Claude's context window is 200K tokens. That's roughly 150,000 words — enough for a decent-sized novel. Surely that's enough context for any project, right? Not even close.
The Scale of Team Knowledge
A moderately active team generates thousands of observations across their AI conversations every week. Architecture discussions, design explorations, debugging sessions, product decisions, customer insights, technical research — all of it producing context that's valuable to future conversations.
After a month of active use, a typical SLEDS space contains context equivalent to 2-3 million tokens. After six months, it can be 10-20 million. No context window can hold that.
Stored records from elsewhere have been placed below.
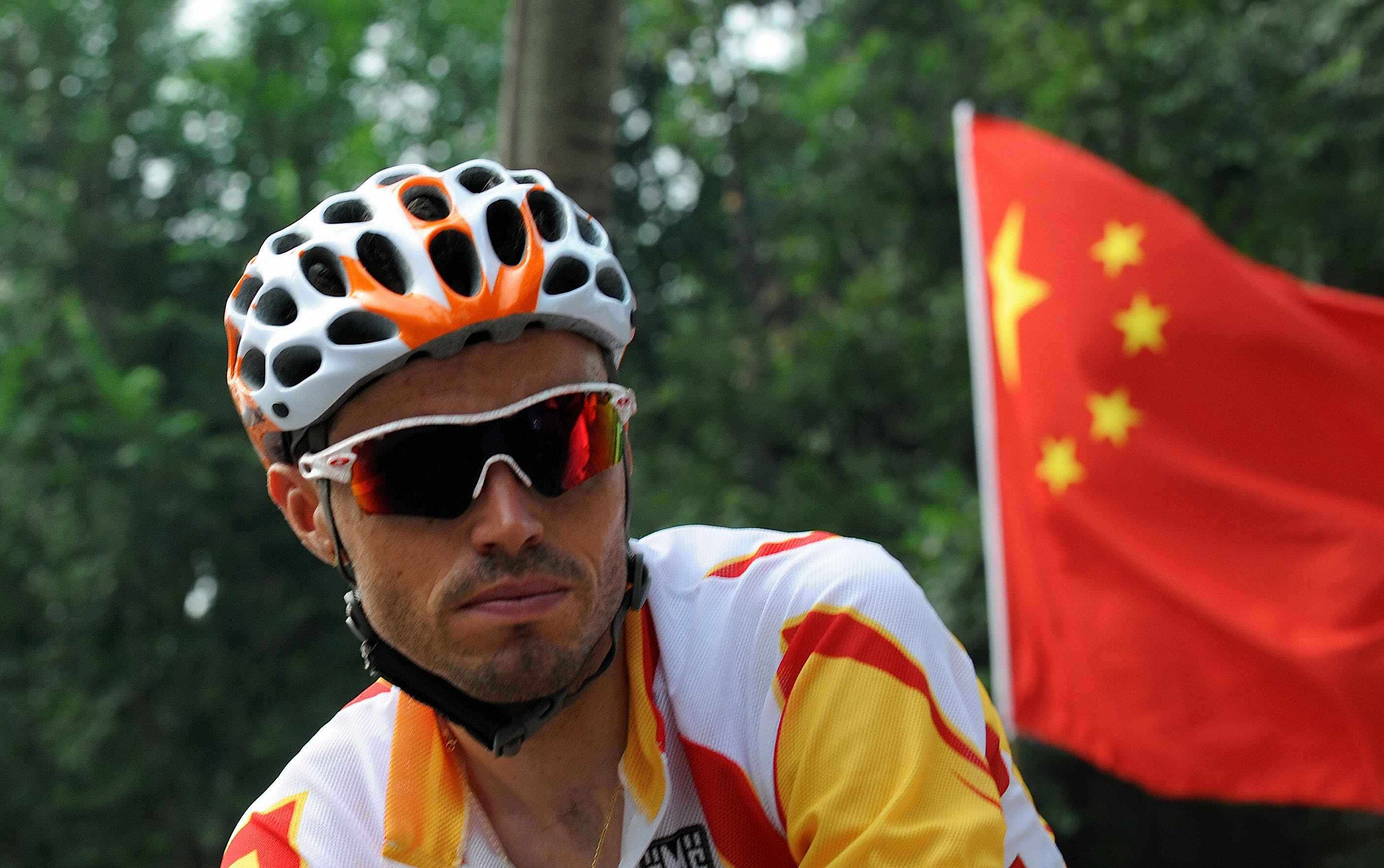 Olympic men's road gold medalist Samuel Sanchez.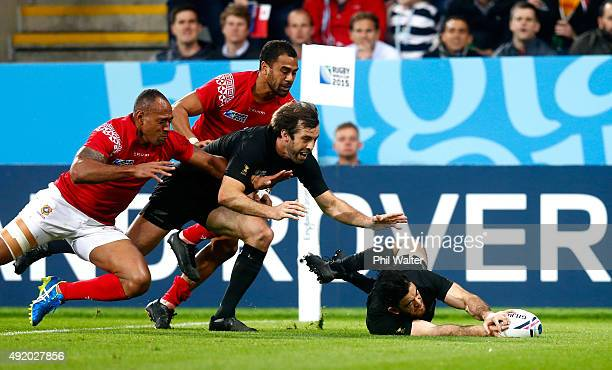 Nehe MilnerSkudder of the New Zealand All Blacks scores their fourth try during the 2015 Rugby World Cup Pool C match between New Zealand and Tonga...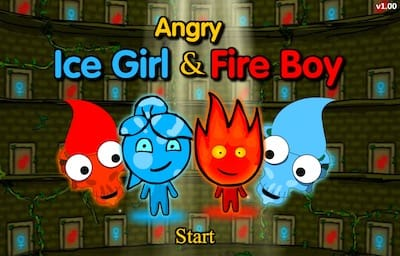 Angry Ice Girl And Fire Boy Free Fun Games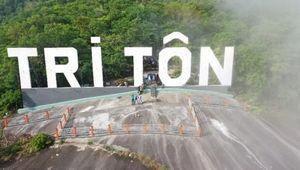 Hướng đến kỷ niệm 40 năm tái lập huyện Tri Tôn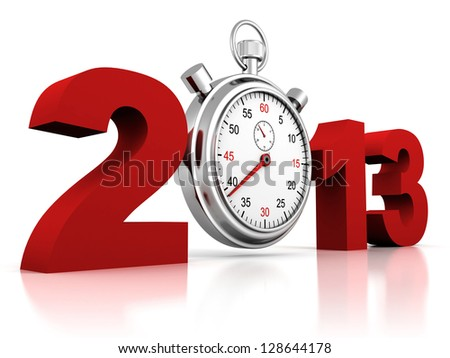 2013 red sign with stopwatch on a white background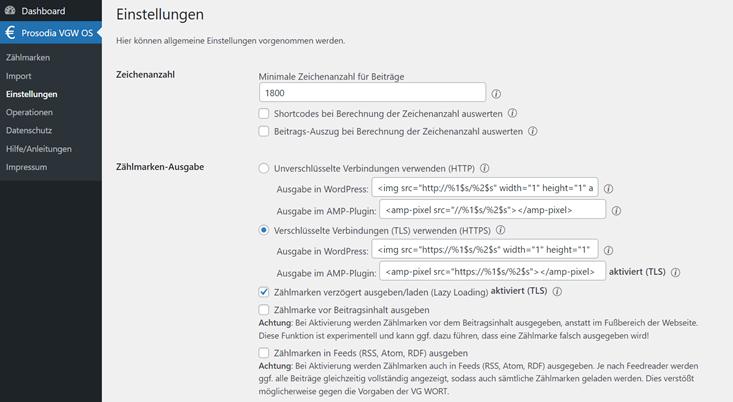 Screenshot Plugin Einstellungen Prosodia
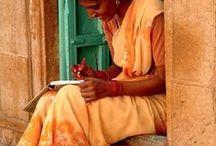India / मेरे दोस्त के लिए  Mērē dōsta kē li'ē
And it shouldn't have to.
The Right Context, Not All Context
The insight behind SLEDS isn't "make the window bigger." It's "make the window smarter." When you start a conversation in Claude connected to a sled, you don't get 10 million tokens of context dumped in. You get the 5,000-10,000 tokens that are most relevant to what you're working on right now.
This works through a three-stage retrieval pipeline. First, SLEDS uses the current conversation's topic to perform a semantic search across all threads and assets in the space. Second, it ranks results by recency, relevance, and connection strength in the knowledge graph. Third, it synthesizes the top results into a compact context bundle that fits comfortably within any model's window.
Semantic Search + Knowledge Graph
The combination of vector search (pgvector with HNSW indexing) and knowledge graph traversal is what makes this work. Vector search finds conceptually related content: if you're discussing payment integration, it surfaces threads about Stripe, PCI compliance, and pricing — even if those threads don't share keywords.
The knowledge graph adds structural relationships. If the Stripe integration thread is linked to the database schema asset, and the database schema is linked to the migration planning thread, those connections surface relevant context that pure semantic search might miss.
Dynamic Relevance
The context bundle isn't static. As a conversation evolves, the relevant context shifts. If you start by discussing the payment flow and then pivot to error handling, the context system can surface different threads for the second half of the conversation. This happens transparently — you don't need to ask for different context.
The Result: Functionally Infinite Memory
From the user's perspective, the AI knows everything the team knows. You never hit a wall where the AI says "I don't have context about that." You never need to paste in background information. You never need to tell the AI about a decision that was made in a different conversation.
The context window is still 200K tokens. But the memory behind it is unlimited. That's the difference SLEDS makes — not a bigger window, but a smarter one.